● Set exercise 1
In the frame-builder interview below, reproduce word for word the passage between "How many hours" and "Tuesday at 5.", inclusive.
● Set exercise 2
List every length of time given in the frame-builder interview below.
● Set exercise 3
According to the frame-builder interview below, why won't a frame begun on Monday morning be done by Tuesday at 5?

● Text block
######

How many hours go into a road frame?

Well if I just stand at my bench and make a frame, I can make a frame in about two days, say about 16 hours. But I don’t ever get even 8 solid uninterrupted hours to build, so a frame I start on Monday morning won’t be finished Tuesday at 5.

How long is the wait for a frame?

It’s currently about a year and a half. I have nearly 70 committed orders and you know if everything went smoothly, and the 71st order came tomorrow, I figure it would take me 18 months to get to that person. I have never had this much work in my life and I’m very happy and feel fortunate that people want to line up and wait, but you know, if all of a sudden six people call me up and ask me a bunch of questions, that can take a day of my time, and all of a sudden I’m a week behind.

When you say you have 70 people in line, these are people who have put down deposits?

Yes. I have 70 orders.

So how much deposit do you require, and what’s your return policy. Say someone puts down a couple hundred dollars and seven months later they say, “I cannot wait any more, give me my money back.”

######

● Spatial question entries
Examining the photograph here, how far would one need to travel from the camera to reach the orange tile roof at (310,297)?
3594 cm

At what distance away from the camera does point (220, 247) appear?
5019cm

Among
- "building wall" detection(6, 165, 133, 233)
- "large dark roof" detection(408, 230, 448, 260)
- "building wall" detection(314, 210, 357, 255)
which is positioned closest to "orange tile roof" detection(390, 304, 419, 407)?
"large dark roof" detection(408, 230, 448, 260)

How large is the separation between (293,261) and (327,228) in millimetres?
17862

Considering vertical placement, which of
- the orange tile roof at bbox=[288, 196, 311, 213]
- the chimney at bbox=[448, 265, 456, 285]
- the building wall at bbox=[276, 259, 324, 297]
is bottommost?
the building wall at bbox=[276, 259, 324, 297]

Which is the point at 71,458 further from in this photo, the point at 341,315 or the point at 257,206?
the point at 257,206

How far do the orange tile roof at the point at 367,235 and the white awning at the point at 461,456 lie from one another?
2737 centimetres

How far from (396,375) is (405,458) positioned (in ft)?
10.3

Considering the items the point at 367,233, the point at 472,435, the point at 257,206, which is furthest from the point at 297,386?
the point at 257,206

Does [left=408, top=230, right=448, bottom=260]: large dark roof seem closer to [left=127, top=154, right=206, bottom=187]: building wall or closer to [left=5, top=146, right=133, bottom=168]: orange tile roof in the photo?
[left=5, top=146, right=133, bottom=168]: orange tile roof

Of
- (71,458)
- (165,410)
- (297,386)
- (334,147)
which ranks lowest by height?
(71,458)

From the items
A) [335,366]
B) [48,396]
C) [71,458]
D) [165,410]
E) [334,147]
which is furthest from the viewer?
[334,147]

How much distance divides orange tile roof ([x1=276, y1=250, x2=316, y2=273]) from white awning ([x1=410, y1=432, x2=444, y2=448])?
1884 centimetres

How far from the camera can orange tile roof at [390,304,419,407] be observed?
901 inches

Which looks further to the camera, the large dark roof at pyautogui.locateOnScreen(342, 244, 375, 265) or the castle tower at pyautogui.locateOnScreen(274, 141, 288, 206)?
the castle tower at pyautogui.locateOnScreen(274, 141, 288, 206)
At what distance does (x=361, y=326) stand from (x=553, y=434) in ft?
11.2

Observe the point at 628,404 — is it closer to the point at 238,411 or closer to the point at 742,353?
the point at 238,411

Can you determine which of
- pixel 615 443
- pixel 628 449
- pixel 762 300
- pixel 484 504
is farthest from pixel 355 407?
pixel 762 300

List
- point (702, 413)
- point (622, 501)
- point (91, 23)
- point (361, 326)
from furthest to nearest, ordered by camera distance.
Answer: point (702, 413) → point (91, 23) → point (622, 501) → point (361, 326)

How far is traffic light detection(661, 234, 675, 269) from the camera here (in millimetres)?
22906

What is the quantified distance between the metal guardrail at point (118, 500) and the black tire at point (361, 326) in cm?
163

######

● Exercise result 1
How many hours go into a road frame?

Well if I just stand at my bench and make a frame, I can make a frame in about two days, say about 16 hours. But I don’t ever get even 8 solid uninterrupted hours to build, so a frame I start on Monday morning won’t be finished Tuesday at 5.

● Exercise result 2
- about two days
- about 16 hours
- 8 solid uninterrupted hours
- about a year and a half
- 18 months
- a day
- a week
- seven months

● Exercise result 3
Building a frame takes about 16 hours of bench time, roughly two days. The builder never gets even 8 solid uninterrupted hours to build, so the work can't be finished in those two days.